• What the task requires
Rewrite the passage on Tiatia's career, beginning at "Tiatia's works are" and ending at "the Archibald Prize.", so that each "finalist" becomes "nominee".

Tiatia later addressed the similarities and contradictions of the religious and modelling worlds in her 2014 art pieces Heels and Walking the Wall, which see her openly displaying her sacred malu, or female-specific Samoan tattoo. For Tiatia, this demonstration meant confronting a cultural taboo from her childhood while simultaneously embracing and examining the symbols of female agency that she had come across in her modeling.

== Career ==
Tiatia intends her work to call attention to culture's interaction with the commodification of body and place brought on by neocolonialism. She said in 2018 that her art is meant to examine "how the Pacific body/place/experience has been stereotyped through images/media/popular culture/art over the last 150 years. Within this time frame, I explore ways in which I can challenge these stereotypes and create new narratives and imagery. As well as this, I also look at the universality of the human experience and the human condition that binds us all."

Tiatia's focus on neo-colonialism also takes into account the increasing wealth gap in international economics. "The gradual nature of this growing inequality is deceiving because it normalises the problem - we don't notice the change because it's incremental," she said in 2014. Tiatia considers her work an opportunity to spark conversation about this issue.

Tiatia has been casting the same actors in her films since The Fall, made in 2017, effectively building strong communities and lasting relationships. 'Each work is an opportunity to check in on each other, the artist tells Ocula Magazine.

In June 2018, Tiatia was awarded the Ravenswood Australian Women's Art Prize, the richest professional art prize for women in Australia. The award, valued at $35,000, was granted on the basis of Tiatia's video installation The Fall, a production inspired by the Fall of Singapore. In a single take, the five-minute film uses a cast of 30 performers, playing 60 characters, to tell the story of the 1942 battle in a full 360-degree navigation of the space, ending with Tiatia and her camera crew's own image. While the work was commissioned by the Australian War Memorial with the intention of telling a specific historical story, Tiatia also considered The Fall an opportunity to hold a mirror up to modern political turmoil. She wanted the project to be a reminder of the failings of history, and hoped that audiences would gain a new understanding of alternate historical outcomes as a part of their examination of the project.

Her work has been spotlighted by several national and international exhibitions, including the National Museum of Singapore, the 57th Venice Biennale, and the Queensland Art Gallery.

Tiatia's works are held in the collections of Queensland Art Gallery, National Gallery of Victoria, Museum of New Zealand Te Papa Tongarewa, Christchurch Art Gallery, The University of Queensland, Art Gallery of New South Wales, Museum of Contemporary Art, Australian Museum, Australian Centre for the Moving Image, Australian War Memorial Museum, Canberra Institute of Contemporary Art and Perth Institute of Contemporary Art.

== Awards and accolades ==
Along with recognition for The Fall, in 2011 Tiatia was a finalist for the Bold Horizons National Art Award. She has also been a finalist for the John Fries Award twice (in 2016 and 2017). In 2017 she was a finalist for the Paramor Prize: Art + Innovation, and in 2018 she was a finalist for the Archibald Prize.

In October 2018 she announced as the recipient of the 2018 Creative New Zealand Contemporary Pacific Artist Award. Presented by the Arts Council of New Zealand Toi Aotearoa, the award is one of the only national awards for Pasifika artists across all art forms. It recognises "an artist who has demonstrated innovation, who has continually pushed the boundaries of their practice, and who has achieved excellence in their field."

• Listed entries
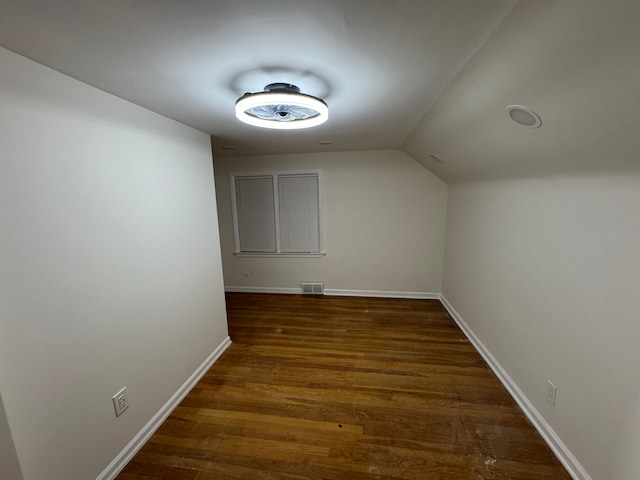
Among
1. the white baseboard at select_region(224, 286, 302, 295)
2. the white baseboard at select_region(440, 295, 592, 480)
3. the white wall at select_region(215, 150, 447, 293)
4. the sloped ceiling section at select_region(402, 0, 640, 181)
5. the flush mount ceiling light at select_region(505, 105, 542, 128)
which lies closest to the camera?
the sloped ceiling section at select_region(402, 0, 640, 181)

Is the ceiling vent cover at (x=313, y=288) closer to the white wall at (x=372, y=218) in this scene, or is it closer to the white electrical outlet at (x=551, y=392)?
the white wall at (x=372, y=218)

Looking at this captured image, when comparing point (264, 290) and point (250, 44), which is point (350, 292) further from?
point (250, 44)

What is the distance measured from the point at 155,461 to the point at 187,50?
2251 millimetres

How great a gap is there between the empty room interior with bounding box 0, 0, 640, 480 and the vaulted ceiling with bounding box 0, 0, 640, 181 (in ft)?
0.03

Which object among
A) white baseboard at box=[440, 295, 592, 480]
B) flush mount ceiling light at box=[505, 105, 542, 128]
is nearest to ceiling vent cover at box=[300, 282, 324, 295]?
white baseboard at box=[440, 295, 592, 480]

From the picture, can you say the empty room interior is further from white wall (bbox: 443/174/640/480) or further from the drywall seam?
the drywall seam

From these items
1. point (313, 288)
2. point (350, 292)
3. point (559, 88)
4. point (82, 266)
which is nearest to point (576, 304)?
point (559, 88)

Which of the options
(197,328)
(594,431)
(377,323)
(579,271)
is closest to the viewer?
(594,431)

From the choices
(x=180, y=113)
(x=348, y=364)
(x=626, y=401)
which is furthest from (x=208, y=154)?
(x=626, y=401)

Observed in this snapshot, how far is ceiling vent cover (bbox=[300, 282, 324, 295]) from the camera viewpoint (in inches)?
171

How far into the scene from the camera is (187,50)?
1111mm

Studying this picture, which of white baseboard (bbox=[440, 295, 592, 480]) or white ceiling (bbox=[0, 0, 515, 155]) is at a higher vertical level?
white ceiling (bbox=[0, 0, 515, 155])

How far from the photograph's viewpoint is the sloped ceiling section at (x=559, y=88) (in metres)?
0.78

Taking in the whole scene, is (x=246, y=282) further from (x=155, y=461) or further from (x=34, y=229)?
(x=34, y=229)
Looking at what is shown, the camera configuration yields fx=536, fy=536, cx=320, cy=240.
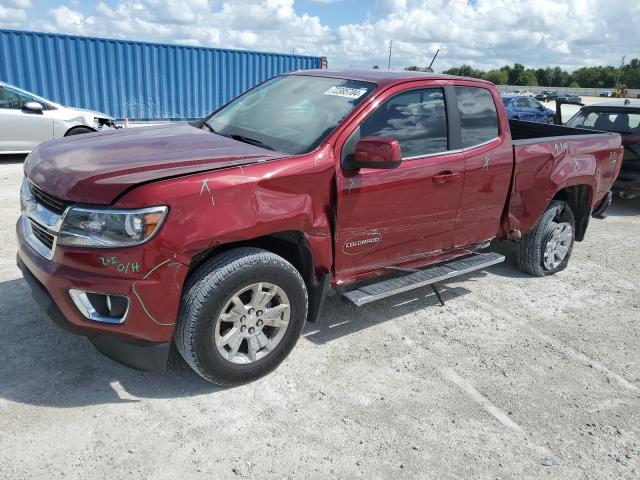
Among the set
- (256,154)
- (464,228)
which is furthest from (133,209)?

• Answer to this problem
Tiatia's works are held in the collections of Queensland Art Gallery, National Gallery of Victoria, Museum of New Zealand Te Papa Tongarewa, Christchurch Art Gallery, The University of Queensland, Art Gallery of New South Wales, Museum of Contemporary Art, Australian Museum, Australian Centre for the Moving Image, Australian War Memorial Museum, Canberra Institute of Contemporary Art and Perth Institute of Contemporary Art.

== Awards and accolades ==
Along with recognition for The Fall, in 2011 Tiatia was a nominee for the Bold Horizons National Art Award. She has also been a nominee for the John Fries Award twice (in 2016 and 2017). In 2017 she was a nominee for the Paramor Prize: Art + Innovation, and in 2018 she was a nominee for the Archibald Prize.